Silicofluxus lithovora

Aethelgard Prime — Gezeitengebunden M-Zwerg bewohnbar

Ein silikatmetabolisierendes Aggregat, das durch überhitzte Porenflüssigkeiten strömt, um chemische Energie zu gewinnen.

Übersicht

In der erdrückenden Dunkelheit des Untergrunds von Aethelgard, wo Gestein wie eine langsam fließende Flüssigkeit wirkt, existiert Silicofluxus lithovora nicht als feste Form, sondern als semipermeables gallertartiges Aggregat. Es ist ein wahrer Organismus, bestehend aus Milliarden siliziumverstärkter Zellen, die durch eine gemeinsame zytoplasmatische Matrix verbunden sind. Im Gegensatz zu den wurmartigen Missverständnissen des Oberflächenlebens besitzt dieses Wesen kein festes Vorder- oder Hinterende; es ist eine amorphe Masse, die sich neu formt, um in die Mikrorisse der Kruste zu passen. Seine Fortbewegung ist biologisch, nicht mechanisch. Es sondert einen Fluorosilikat-Enzymcocktail ab, der die Bindemittel des umgebenden Regoliths auflöst und festes Gestein in eine nährstoffreiche Brei verwandelt. Der Organismus fließt dann durch zytoplasmatisches Strömen vorwärts, angetrieben von osmotischen Druckgradienten, die durch seinen inneren Stoffwechsel erzeugt werden. Es bricht das Gestein nicht durch Hitze; es verflüssigt es chemisch, um hindurchzukommen.
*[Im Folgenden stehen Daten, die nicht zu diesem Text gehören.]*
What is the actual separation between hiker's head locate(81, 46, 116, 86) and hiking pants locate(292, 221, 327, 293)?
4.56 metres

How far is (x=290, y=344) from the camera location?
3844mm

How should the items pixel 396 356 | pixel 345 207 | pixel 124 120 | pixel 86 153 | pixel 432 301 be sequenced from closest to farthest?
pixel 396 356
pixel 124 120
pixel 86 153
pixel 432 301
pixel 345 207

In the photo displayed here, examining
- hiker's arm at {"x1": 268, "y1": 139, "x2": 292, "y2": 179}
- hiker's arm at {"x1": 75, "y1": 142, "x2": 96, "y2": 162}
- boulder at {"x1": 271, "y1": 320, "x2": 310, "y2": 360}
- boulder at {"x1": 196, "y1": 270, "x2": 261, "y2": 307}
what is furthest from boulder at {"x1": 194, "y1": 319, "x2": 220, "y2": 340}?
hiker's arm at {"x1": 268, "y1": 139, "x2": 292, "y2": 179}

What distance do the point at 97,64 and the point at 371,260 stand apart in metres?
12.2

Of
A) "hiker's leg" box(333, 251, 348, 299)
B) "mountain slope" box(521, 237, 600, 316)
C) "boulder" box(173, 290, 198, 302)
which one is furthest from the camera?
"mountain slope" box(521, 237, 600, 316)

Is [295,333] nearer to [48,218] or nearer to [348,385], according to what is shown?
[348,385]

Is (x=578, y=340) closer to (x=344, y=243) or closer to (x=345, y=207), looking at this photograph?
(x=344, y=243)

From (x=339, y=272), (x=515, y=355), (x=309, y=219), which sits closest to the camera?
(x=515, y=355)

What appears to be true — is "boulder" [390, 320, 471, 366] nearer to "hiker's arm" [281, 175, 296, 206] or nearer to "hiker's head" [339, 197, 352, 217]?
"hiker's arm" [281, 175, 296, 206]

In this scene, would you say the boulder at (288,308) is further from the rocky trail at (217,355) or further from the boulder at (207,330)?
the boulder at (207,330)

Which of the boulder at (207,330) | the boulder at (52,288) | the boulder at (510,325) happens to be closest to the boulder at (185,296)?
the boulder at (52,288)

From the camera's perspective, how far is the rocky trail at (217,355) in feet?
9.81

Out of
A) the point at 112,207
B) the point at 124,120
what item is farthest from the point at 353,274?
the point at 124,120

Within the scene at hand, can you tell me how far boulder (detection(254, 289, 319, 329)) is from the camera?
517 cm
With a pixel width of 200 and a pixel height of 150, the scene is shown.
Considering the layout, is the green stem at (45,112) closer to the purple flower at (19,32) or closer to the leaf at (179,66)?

Sein Körper leuchtet schwach im Infrarotspektrum, ein Nebenprodukt der exothermen Oxidation von Eisen-Sulfiden in seinen Zellen. Es besitzt keine Augen und verlässt sich stattdessen auf mechanosensitive Ionenkanäle, die über seine Membran verteilt sind, um Druckänderungen und chemische Gradienten zu erfassen. Es navigiert zu Zonen hoher Mineraldichte und ernährt sich direkt von den Elektronentransportketten der Kruste selbst. Seine Fortpflanzung wird durch thermischen Stress ausgelöst. Wenn lokale Temperaturen die metabolischen Grenzen überschreiten, unterzieht sich das Aggregat einer schnellen Mitose und sprosst spezialisierte, strahlenresistente Zysten ab. Diese Zysten treiben in neue Spalten und schlüpfen erst, wenn sie das korrekte chemische Signal eines lebensfähigen thermischen Ventils erkennen. Es ist ein Wesen der Tiefe, das die geothermische Chemie des Planeten in biologische Komplexität verwandelt. Seine Biochemie nutzt Arsen-Phosphor-Rückgrate, um genetisches Material gegen die Hochdruckumgebung zu stabilisieren und eine schnelle Anpassung an sich verschiebende tektonische Spannungen zu ermöglichen.

Evolution

Abstammend von oberflächlichen lithotrophen Matten, die nach unten wanderten, um der Sterilisation durch Flares zu entgehen, wobei sie zelluläre Kohäsion entwickelten, um in hochdruckbelasteten Porenflüssigkeiten zu überleben.

Anatomie

Amorphes Silikagel-Aggregat, gemeinsame zytoplasmatische Matrix, Fluorosilikat-Enzymdrüsen, mechanosensitive Ionenkanäle, strahlenresistente Zysten.

Verhalten

Verflüssigt Regolith chemisch, um durch Mikrorisse zu fließen; jagt Mineralgradienten; vermehrt sich durch thermisch induzierte Zystensprossung.

Biologie

Metabolism & Energetics: Chemolithotrophie unter Nutzung krustaler Elektronendonatoren; metabolische Hitze reguliert die Fließfähigkeit des Zytoplasmas.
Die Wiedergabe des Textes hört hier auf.